Started running pipe in a warehouse for panels feeding 10 new RTU's. I'm starting at the farthest 2 panels with 2" EMT. These will run to a pullbox at a third panel 150' away which will add a 2.5" pipe. From there I have 300' more until dropping to the gear.

Branch feeders from the panels to the RTU's come next and then the units will be helicoptered into position on the roof.


----------



## erics37 (May 7, 2009)

Cool, looks clean! I like it.


----------



## HARRY304E (Sep 15, 2010)

zwodubber said:


> Started running pipe in a warehouse for panels feeding 10 new RTU's. I'm starting at the farthest 2 panels with 2" EMT. These will run to a pullbox at a third panel 150' away which will add a 2.5" pipe. From there I have 300' more until dropping to the gear.
> 
> Branch feeders from the panels to the RTU's come next and then the units will be helicoptered into position on the roof.

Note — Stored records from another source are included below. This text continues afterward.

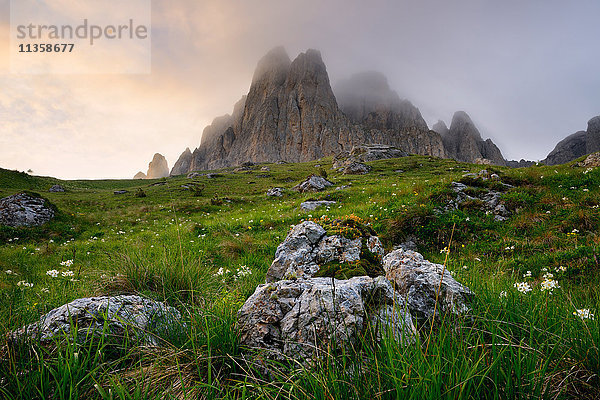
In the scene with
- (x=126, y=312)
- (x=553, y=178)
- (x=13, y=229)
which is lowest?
(x=13, y=229)

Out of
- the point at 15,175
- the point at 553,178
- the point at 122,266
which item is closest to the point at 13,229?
the point at 122,266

Are you using that 3/4" bender to bend that 4" pipe??:blink:


:laughing::laughing::laughing:


----------



## HARRY304E (Sep 15, 2010)

Looks like some fun work...:thumbup:


----------



## McClary’s Electrical (Feb 21, 2009)

zwodubber said:


> I'm starting with 2" EMT.





HARRY304E said:


> Are you using that 3/4" bender to bend that 4" pipe??:blink:
> 
> :


Alcohol kills braincells


----------



## 480sparky (Sep 20, 2007)

HARRY304E said:


> Are you using that 3/4" bender to bend that 4" pipe??:blink:
> 
> 
> :laughing::laughing::laughing:



Good electricians can. :thumbsup:


----------



## BBQ (Nov 16, 2010)

zwodubber said:


>


If you worked for us I would tell you to get that bender on the inside of the lift .... and yes I know the handle is just a little long for it to hang inside.


----------



## HARRY304E (Sep 15, 2010)

mcclary's electrical said:


> Alcohol kills braincells


Keep listening to that RAP music...:laughing:


----------



## chicken steve (Mar 22, 2011)

i never thought of a vice setup on a lift.......~CS~


----------



## McClary’s Electrical (Feb 21, 2009)

HARRY304E said:


> Keep listening to that RAP music...:laughing:


See what i mean? perfect example Everybody here knows what kind of music i like.


----------



## HARRY304E (Sep 15, 2010)

chicken steve said:


> i never thought of a vice setup on a lift.......~CS~


That's a cool Idea..:thumbsup:


----------



## 480sparky (Sep 20, 2007)

chicken steve said:


> i never thought of a vice setup on a lift.......~CS~


I have all sorts of vices.

But I'd rather see a vise on a lift.


----------



## BBQ (Nov 16, 2010)

chicken steve said:


> i never thought of a vice setup on a lift.......~CS~


Understand I am not saying I have never sinned but in all likelihood you could get an OSHA fine for that.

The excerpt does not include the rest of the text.